Honestly, this study doesn't sound so "unbelievable" to me but drugs are fun. I don't like MDMA because it made me want to hug people I know are jerks.
The fun began when the researchers gave MDMA to seven Octopus bimaculoides octopuses inside laboratory tanks. They hoped to test whether the animals behaved more socially after receiving a dose of MDMA—a sign that the drug bound to their serotonin transporters.
After hanging out in a bath containing ecstasy, the animals moved to a chamber with three rooms to pick from: a central room, one containing a male octopus and another containing a toy.

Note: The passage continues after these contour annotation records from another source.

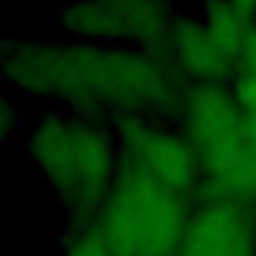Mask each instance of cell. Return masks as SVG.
Segmentation results:
<instances>
[{"label":"cell","mask_w":256,"mask_h":256,"mask_svg":"<svg viewBox=\"0 0 256 256\" xmlns=\"http://www.w3.org/2000/svg\"><path fill=\"white\" fill-rule=\"evenodd\" d=\"M2 70L22 94L112 122L176 116L188 88L164 54L100 42L6 44Z\"/></svg>","instance_id":"6da1fadb"},{"label":"cell","mask_w":256,"mask_h":256,"mask_svg":"<svg viewBox=\"0 0 256 256\" xmlns=\"http://www.w3.org/2000/svg\"><path fill=\"white\" fill-rule=\"evenodd\" d=\"M28 152L74 222H94L118 172L114 130L74 112H52L28 134Z\"/></svg>","instance_id":"7a4b0ae2"},{"label":"cell","mask_w":256,"mask_h":256,"mask_svg":"<svg viewBox=\"0 0 256 256\" xmlns=\"http://www.w3.org/2000/svg\"><path fill=\"white\" fill-rule=\"evenodd\" d=\"M176 120L200 164L202 198L256 206V156L232 86H188Z\"/></svg>","instance_id":"3957f363"},{"label":"cell","mask_w":256,"mask_h":256,"mask_svg":"<svg viewBox=\"0 0 256 256\" xmlns=\"http://www.w3.org/2000/svg\"><path fill=\"white\" fill-rule=\"evenodd\" d=\"M198 202L118 158L94 226L112 256H176Z\"/></svg>","instance_id":"277c9868"},{"label":"cell","mask_w":256,"mask_h":256,"mask_svg":"<svg viewBox=\"0 0 256 256\" xmlns=\"http://www.w3.org/2000/svg\"><path fill=\"white\" fill-rule=\"evenodd\" d=\"M56 18L64 30L90 42L130 44L132 48L164 54L170 28L178 16L168 4L160 2L108 0L64 6Z\"/></svg>","instance_id":"5b68a950"},{"label":"cell","mask_w":256,"mask_h":256,"mask_svg":"<svg viewBox=\"0 0 256 256\" xmlns=\"http://www.w3.org/2000/svg\"><path fill=\"white\" fill-rule=\"evenodd\" d=\"M112 130L118 158L182 194L202 198V170L180 130L142 116L120 118L112 122Z\"/></svg>","instance_id":"8992f818"},{"label":"cell","mask_w":256,"mask_h":256,"mask_svg":"<svg viewBox=\"0 0 256 256\" xmlns=\"http://www.w3.org/2000/svg\"><path fill=\"white\" fill-rule=\"evenodd\" d=\"M256 206L202 198L176 256H254Z\"/></svg>","instance_id":"52a82bcc"},{"label":"cell","mask_w":256,"mask_h":256,"mask_svg":"<svg viewBox=\"0 0 256 256\" xmlns=\"http://www.w3.org/2000/svg\"><path fill=\"white\" fill-rule=\"evenodd\" d=\"M164 56L188 84H232L234 64L220 52L202 20L178 16L170 28Z\"/></svg>","instance_id":"ba28073f"},{"label":"cell","mask_w":256,"mask_h":256,"mask_svg":"<svg viewBox=\"0 0 256 256\" xmlns=\"http://www.w3.org/2000/svg\"><path fill=\"white\" fill-rule=\"evenodd\" d=\"M202 22L220 52L234 64L236 70L242 44L248 32L256 26V2H210L204 6Z\"/></svg>","instance_id":"9c48e42d"},{"label":"cell","mask_w":256,"mask_h":256,"mask_svg":"<svg viewBox=\"0 0 256 256\" xmlns=\"http://www.w3.org/2000/svg\"><path fill=\"white\" fill-rule=\"evenodd\" d=\"M62 256H112L94 222H74L64 240Z\"/></svg>","instance_id":"30bf717a"},{"label":"cell","mask_w":256,"mask_h":256,"mask_svg":"<svg viewBox=\"0 0 256 256\" xmlns=\"http://www.w3.org/2000/svg\"><path fill=\"white\" fill-rule=\"evenodd\" d=\"M232 90L240 102V108L246 118V128L252 140L254 156H256V80L252 78H236L232 84Z\"/></svg>","instance_id":"8fae6325"},{"label":"cell","mask_w":256,"mask_h":256,"mask_svg":"<svg viewBox=\"0 0 256 256\" xmlns=\"http://www.w3.org/2000/svg\"><path fill=\"white\" fill-rule=\"evenodd\" d=\"M236 78H252V80H256V26L248 32V36H246V40L242 44V50L238 54Z\"/></svg>","instance_id":"7c38bea8"}]
</instances>
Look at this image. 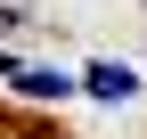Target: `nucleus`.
Masks as SVG:
<instances>
[{"label":"nucleus","mask_w":147,"mask_h":139,"mask_svg":"<svg viewBox=\"0 0 147 139\" xmlns=\"http://www.w3.org/2000/svg\"><path fill=\"white\" fill-rule=\"evenodd\" d=\"M8 25H25V16H16V8H0V33H8Z\"/></svg>","instance_id":"3"},{"label":"nucleus","mask_w":147,"mask_h":139,"mask_svg":"<svg viewBox=\"0 0 147 139\" xmlns=\"http://www.w3.org/2000/svg\"><path fill=\"white\" fill-rule=\"evenodd\" d=\"M139 8H147V0H139Z\"/></svg>","instance_id":"4"},{"label":"nucleus","mask_w":147,"mask_h":139,"mask_svg":"<svg viewBox=\"0 0 147 139\" xmlns=\"http://www.w3.org/2000/svg\"><path fill=\"white\" fill-rule=\"evenodd\" d=\"M8 82H16V90H25V98H74V90H82V82H65L57 65H16Z\"/></svg>","instance_id":"2"},{"label":"nucleus","mask_w":147,"mask_h":139,"mask_svg":"<svg viewBox=\"0 0 147 139\" xmlns=\"http://www.w3.org/2000/svg\"><path fill=\"white\" fill-rule=\"evenodd\" d=\"M82 90H90V98H106V107H123V98L139 90V74H131V65H115V57H98V65L82 74Z\"/></svg>","instance_id":"1"}]
</instances>
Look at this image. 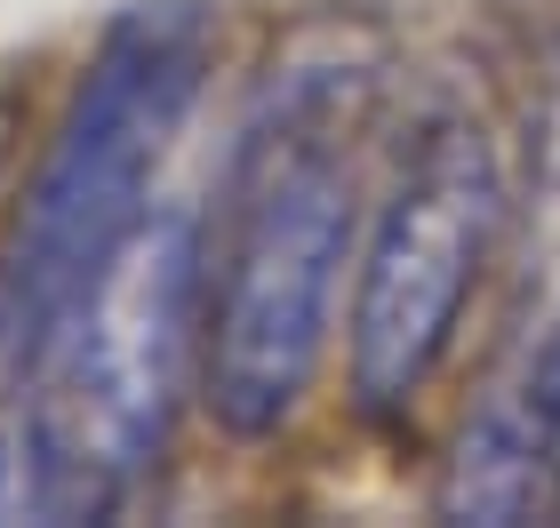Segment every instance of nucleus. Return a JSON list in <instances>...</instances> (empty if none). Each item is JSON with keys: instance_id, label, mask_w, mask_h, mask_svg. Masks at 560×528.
Returning <instances> with one entry per match:
<instances>
[{"instance_id": "obj_5", "label": "nucleus", "mask_w": 560, "mask_h": 528, "mask_svg": "<svg viewBox=\"0 0 560 528\" xmlns=\"http://www.w3.org/2000/svg\"><path fill=\"white\" fill-rule=\"evenodd\" d=\"M0 520H33V448H24V409H0Z\"/></svg>"}, {"instance_id": "obj_6", "label": "nucleus", "mask_w": 560, "mask_h": 528, "mask_svg": "<svg viewBox=\"0 0 560 528\" xmlns=\"http://www.w3.org/2000/svg\"><path fill=\"white\" fill-rule=\"evenodd\" d=\"M545 385H552V505H560V313L545 329Z\"/></svg>"}, {"instance_id": "obj_1", "label": "nucleus", "mask_w": 560, "mask_h": 528, "mask_svg": "<svg viewBox=\"0 0 560 528\" xmlns=\"http://www.w3.org/2000/svg\"><path fill=\"white\" fill-rule=\"evenodd\" d=\"M361 216L369 176L352 144V81L313 64L248 120L217 248H200V409L217 433L272 441L304 416Z\"/></svg>"}, {"instance_id": "obj_2", "label": "nucleus", "mask_w": 560, "mask_h": 528, "mask_svg": "<svg viewBox=\"0 0 560 528\" xmlns=\"http://www.w3.org/2000/svg\"><path fill=\"white\" fill-rule=\"evenodd\" d=\"M209 81V16L192 0H144L113 16L72 81L48 153L0 240V385H24L57 320L152 216V185Z\"/></svg>"}, {"instance_id": "obj_4", "label": "nucleus", "mask_w": 560, "mask_h": 528, "mask_svg": "<svg viewBox=\"0 0 560 528\" xmlns=\"http://www.w3.org/2000/svg\"><path fill=\"white\" fill-rule=\"evenodd\" d=\"M504 240V153L489 120L448 105L400 144L352 248L345 385L361 416H409L448 368L465 305Z\"/></svg>"}, {"instance_id": "obj_3", "label": "nucleus", "mask_w": 560, "mask_h": 528, "mask_svg": "<svg viewBox=\"0 0 560 528\" xmlns=\"http://www.w3.org/2000/svg\"><path fill=\"white\" fill-rule=\"evenodd\" d=\"M200 392V216L152 209L24 368L33 520H96L152 481Z\"/></svg>"}, {"instance_id": "obj_7", "label": "nucleus", "mask_w": 560, "mask_h": 528, "mask_svg": "<svg viewBox=\"0 0 560 528\" xmlns=\"http://www.w3.org/2000/svg\"><path fill=\"white\" fill-rule=\"evenodd\" d=\"M9 129H16V113H9V96H0V161H9Z\"/></svg>"}]
</instances>
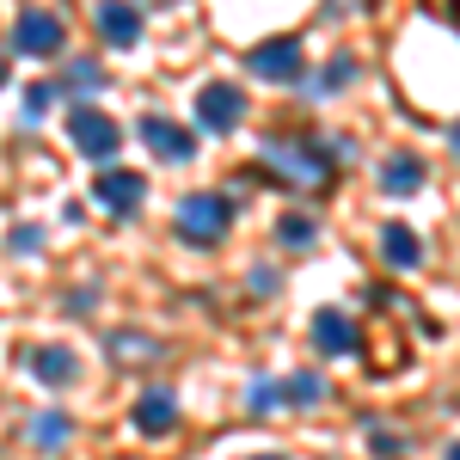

This is a setup frequently used in mice studies. Before MDMA, the octopuses avoided the male octopus. But after the MDMA bath, they spent more time with the other octopus, according to the study published in Current Biology. They also touched the other octopus in what seemed to be an exploratory, rather than aggressive, manner.
The scientists took this to mean that despite our vastly different brains, social behavior is built into the very molecules coded by our DNA, Dölen explained.
"An octopus doesn't have a cortex, and doesn't have a reward circuit," Gül Dölen, assistant professor of neuroscience at Johns Hopkins University, told Gizmodo. "And yet it's able to respond to MDMA and produce the same effects, in an animal with a totally different brain organization. To me, that means we really need to appreciate that the business end of these things is at the level of the molecule."